> **WRITTEN REQUEST**: Set down the line that contains "Approximately how far" and every line after it to the end of the entries, exactly as they stand and nothing more.

Dataset rows
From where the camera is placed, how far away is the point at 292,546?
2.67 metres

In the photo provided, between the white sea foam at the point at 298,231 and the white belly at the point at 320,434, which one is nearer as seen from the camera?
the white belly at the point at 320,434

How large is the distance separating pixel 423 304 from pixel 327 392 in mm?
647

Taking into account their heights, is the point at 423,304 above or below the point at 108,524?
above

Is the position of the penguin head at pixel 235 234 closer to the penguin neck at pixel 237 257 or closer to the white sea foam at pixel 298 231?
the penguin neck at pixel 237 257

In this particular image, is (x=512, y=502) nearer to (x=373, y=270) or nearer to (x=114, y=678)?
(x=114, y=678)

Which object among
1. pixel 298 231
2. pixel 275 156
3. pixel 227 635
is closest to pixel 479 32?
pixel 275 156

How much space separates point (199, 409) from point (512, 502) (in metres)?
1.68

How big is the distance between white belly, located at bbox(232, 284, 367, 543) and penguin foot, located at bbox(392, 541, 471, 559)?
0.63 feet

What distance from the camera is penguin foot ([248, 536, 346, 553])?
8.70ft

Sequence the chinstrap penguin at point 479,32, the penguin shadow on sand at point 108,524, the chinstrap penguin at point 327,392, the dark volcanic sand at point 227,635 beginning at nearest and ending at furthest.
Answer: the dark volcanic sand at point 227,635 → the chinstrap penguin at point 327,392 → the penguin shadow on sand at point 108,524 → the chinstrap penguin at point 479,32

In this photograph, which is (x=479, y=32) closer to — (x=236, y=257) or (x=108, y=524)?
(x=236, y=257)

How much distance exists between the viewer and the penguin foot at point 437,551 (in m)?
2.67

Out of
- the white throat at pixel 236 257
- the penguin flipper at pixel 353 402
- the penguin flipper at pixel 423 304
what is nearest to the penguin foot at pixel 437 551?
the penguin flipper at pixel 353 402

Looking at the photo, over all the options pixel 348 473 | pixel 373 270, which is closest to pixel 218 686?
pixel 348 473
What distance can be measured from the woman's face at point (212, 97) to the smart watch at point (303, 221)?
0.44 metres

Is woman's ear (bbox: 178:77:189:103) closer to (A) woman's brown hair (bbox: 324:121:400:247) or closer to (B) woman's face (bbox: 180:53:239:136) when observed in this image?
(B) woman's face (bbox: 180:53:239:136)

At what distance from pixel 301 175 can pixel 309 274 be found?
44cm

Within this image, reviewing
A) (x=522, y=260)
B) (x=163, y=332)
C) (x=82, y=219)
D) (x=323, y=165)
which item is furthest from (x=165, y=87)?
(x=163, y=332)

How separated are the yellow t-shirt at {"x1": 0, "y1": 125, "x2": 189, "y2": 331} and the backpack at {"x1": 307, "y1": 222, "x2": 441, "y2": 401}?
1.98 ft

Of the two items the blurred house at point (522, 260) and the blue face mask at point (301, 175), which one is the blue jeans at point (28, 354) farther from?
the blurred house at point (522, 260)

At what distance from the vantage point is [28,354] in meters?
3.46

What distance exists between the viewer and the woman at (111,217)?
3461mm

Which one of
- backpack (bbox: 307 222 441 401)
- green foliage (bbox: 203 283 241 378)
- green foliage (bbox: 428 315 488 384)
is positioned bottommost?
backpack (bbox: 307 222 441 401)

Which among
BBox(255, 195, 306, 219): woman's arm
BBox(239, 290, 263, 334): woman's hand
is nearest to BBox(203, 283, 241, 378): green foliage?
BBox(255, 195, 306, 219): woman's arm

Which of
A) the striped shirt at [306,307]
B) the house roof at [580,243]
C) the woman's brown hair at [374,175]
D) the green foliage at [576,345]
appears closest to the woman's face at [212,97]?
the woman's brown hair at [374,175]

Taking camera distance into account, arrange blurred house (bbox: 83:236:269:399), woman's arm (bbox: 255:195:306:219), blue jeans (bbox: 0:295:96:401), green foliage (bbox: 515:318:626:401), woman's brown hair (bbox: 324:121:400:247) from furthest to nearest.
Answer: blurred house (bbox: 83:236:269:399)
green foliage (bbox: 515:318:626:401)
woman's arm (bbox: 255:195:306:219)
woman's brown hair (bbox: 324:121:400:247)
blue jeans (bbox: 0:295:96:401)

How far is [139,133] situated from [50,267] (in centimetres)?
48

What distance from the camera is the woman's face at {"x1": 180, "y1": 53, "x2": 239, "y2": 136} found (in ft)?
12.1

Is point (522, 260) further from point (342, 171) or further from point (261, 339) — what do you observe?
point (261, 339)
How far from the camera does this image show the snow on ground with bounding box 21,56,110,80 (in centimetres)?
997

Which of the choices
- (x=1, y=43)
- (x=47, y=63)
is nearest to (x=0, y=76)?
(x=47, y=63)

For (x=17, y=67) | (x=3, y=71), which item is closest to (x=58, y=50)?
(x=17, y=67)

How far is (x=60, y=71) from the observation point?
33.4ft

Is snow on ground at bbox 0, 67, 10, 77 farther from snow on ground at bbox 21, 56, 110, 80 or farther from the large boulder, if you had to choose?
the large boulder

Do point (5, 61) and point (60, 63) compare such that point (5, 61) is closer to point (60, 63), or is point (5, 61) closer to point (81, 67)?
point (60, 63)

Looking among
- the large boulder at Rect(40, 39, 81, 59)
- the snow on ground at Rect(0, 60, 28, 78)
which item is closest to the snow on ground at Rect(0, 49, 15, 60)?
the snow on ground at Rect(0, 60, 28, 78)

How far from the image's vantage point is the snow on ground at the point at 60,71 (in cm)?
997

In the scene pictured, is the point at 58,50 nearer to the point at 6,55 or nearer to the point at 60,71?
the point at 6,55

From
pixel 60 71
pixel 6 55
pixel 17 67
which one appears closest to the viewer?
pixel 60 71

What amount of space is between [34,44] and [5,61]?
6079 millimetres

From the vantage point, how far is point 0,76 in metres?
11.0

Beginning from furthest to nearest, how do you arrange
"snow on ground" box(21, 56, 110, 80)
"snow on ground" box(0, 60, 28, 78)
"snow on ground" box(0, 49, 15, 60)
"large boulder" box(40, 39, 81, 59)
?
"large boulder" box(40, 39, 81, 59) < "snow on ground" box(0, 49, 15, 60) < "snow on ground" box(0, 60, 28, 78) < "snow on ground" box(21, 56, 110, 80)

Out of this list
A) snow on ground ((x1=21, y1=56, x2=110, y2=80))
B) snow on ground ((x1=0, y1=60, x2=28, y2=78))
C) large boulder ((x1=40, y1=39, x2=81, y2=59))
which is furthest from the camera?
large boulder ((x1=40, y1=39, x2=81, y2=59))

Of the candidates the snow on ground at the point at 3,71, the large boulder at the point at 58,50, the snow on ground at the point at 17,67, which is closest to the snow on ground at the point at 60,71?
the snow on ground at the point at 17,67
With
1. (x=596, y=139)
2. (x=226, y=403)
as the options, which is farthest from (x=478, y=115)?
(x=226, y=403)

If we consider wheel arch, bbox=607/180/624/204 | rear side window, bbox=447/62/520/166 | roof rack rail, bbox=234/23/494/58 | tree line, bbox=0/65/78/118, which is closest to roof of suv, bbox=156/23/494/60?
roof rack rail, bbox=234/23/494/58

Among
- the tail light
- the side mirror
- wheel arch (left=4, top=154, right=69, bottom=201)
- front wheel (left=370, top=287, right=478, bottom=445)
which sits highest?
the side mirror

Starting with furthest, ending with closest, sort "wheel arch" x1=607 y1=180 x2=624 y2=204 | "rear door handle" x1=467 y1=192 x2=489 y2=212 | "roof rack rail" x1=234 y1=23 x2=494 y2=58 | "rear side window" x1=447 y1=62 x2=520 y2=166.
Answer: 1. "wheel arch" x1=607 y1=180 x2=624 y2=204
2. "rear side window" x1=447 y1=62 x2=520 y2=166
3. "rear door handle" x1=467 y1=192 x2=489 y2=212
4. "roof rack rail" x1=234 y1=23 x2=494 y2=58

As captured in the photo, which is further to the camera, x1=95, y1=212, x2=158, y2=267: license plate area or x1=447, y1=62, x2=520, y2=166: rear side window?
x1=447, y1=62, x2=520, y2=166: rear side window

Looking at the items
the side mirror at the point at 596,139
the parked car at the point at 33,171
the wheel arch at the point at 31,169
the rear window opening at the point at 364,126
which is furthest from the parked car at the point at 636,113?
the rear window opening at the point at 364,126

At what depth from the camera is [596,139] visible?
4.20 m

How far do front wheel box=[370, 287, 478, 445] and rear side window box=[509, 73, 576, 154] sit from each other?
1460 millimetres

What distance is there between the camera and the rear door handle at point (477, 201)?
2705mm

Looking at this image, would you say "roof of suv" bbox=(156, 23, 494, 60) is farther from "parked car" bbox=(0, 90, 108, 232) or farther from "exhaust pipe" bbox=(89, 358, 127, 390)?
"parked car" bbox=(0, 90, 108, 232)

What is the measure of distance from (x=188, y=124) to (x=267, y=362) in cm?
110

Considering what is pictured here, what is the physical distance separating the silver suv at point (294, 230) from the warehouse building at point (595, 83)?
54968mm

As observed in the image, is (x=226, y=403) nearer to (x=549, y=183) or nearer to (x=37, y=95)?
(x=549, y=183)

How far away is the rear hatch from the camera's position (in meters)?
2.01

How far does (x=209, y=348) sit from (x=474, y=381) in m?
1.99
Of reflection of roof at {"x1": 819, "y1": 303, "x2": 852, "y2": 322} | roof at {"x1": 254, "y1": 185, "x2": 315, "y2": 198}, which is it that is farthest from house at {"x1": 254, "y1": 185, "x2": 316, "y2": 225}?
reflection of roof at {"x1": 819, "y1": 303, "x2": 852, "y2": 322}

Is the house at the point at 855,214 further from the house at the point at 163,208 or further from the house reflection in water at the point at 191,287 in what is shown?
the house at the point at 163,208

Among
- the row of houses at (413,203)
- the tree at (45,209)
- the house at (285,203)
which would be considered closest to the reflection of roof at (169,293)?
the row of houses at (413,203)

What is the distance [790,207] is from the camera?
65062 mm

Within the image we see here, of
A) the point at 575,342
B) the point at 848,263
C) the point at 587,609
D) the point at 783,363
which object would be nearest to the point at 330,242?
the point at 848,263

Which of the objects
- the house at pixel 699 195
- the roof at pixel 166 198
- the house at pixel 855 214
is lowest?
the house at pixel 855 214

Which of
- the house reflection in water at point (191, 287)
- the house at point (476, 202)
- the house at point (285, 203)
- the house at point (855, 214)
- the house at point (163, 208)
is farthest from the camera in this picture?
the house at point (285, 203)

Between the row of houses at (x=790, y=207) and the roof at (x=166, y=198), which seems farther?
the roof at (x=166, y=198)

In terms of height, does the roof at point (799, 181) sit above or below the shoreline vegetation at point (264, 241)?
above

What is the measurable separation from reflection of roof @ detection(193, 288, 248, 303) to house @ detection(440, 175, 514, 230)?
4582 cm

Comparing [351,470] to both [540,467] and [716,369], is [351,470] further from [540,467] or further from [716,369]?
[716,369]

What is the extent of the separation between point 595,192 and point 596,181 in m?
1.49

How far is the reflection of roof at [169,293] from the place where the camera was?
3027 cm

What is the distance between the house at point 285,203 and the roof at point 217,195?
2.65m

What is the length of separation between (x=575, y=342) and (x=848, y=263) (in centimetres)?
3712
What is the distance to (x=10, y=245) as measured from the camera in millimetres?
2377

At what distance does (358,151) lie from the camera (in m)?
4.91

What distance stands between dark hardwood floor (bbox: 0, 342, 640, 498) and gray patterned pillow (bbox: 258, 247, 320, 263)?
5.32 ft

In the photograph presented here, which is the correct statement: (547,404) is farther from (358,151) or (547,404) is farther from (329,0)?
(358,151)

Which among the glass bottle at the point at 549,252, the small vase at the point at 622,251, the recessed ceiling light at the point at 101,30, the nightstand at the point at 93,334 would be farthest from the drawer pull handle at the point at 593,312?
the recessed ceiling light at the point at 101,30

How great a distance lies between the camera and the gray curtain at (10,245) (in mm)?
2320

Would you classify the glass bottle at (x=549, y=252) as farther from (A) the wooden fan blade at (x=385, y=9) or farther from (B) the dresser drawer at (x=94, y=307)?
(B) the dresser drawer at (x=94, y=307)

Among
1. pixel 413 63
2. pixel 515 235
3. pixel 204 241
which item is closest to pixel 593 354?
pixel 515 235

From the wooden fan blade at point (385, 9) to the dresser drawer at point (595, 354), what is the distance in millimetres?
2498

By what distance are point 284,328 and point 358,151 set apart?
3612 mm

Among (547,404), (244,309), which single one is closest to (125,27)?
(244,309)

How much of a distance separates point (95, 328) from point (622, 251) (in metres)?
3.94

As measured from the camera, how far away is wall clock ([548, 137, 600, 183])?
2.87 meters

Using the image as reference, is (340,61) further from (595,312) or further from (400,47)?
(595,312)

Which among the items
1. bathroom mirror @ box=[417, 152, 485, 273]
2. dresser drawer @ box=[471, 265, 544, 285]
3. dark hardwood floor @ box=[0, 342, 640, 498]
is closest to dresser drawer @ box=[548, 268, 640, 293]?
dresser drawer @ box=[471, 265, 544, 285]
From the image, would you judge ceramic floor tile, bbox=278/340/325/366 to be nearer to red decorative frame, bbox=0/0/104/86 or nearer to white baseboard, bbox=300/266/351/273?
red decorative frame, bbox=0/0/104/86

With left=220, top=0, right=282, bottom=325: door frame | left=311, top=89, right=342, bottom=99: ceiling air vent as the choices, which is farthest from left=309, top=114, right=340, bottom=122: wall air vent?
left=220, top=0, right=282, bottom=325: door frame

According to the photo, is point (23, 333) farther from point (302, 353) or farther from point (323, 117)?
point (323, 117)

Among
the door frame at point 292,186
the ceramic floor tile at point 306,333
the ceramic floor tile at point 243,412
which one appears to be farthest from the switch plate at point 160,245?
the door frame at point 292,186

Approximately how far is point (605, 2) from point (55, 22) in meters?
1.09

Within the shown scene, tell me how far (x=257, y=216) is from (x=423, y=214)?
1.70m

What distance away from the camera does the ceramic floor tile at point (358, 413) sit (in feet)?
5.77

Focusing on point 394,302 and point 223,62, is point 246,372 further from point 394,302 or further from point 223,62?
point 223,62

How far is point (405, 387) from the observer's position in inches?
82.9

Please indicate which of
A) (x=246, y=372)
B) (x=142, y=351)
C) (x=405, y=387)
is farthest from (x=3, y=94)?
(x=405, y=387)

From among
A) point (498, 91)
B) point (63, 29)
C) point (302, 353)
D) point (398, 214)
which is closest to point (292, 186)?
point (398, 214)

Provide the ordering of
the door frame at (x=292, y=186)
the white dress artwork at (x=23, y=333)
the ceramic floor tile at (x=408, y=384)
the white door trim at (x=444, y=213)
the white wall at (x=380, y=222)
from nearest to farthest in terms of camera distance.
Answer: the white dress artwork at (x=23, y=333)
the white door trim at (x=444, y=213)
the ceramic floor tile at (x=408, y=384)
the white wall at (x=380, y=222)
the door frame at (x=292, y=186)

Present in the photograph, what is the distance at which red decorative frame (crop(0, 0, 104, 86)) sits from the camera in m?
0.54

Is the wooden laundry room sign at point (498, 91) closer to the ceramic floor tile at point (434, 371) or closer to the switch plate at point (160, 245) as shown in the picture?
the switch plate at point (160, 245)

> **OUTPUT FOR THIS EXERCISE**:
Approximately how far is point (605, 2) from point (55, 22) in meters?
1.09

Within the shown scene, tell me how far (x=257, y=216) is from (x=423, y=214)?
1.70m

What distance away from the camera does the ceramic floor tile at point (358, 413) sit (in feet)?
5.77

Focusing on point 394,302 and point 223,62, is point 246,372 further from point 394,302 or further from point 223,62?
point 223,62

How far is point (405, 387) from the observer's position in inches?
82.9

Please indicate which of
A) (x=246, y=372)
B) (x=142, y=351)
C) (x=405, y=387)
is farthest from (x=3, y=94)?
(x=405, y=387)

From among
A) point (498, 91)
B) point (63, 29)
C) point (302, 353)
D) point (398, 214)
which is closest to point (292, 186)?
point (398, 214)

Provide the ordering of
the door frame at (x=292, y=186)
the white dress artwork at (x=23, y=333)
the ceramic floor tile at (x=408, y=384)
the white door trim at (x=444, y=213)
the white wall at (x=380, y=222)
from nearest to farthest in terms of camera distance.
Answer: the white dress artwork at (x=23, y=333)
the white door trim at (x=444, y=213)
the ceramic floor tile at (x=408, y=384)
the white wall at (x=380, y=222)
the door frame at (x=292, y=186)

Present in the photograph, what is the distance at which red decorative frame (crop(0, 0, 104, 86)) sits from the camera in m?
0.54

Is the wooden laundry room sign at point (498, 91) closer to the ceramic floor tile at point (434, 371) or closer to the switch plate at point (160, 245) as shown in the picture?
the switch plate at point (160, 245)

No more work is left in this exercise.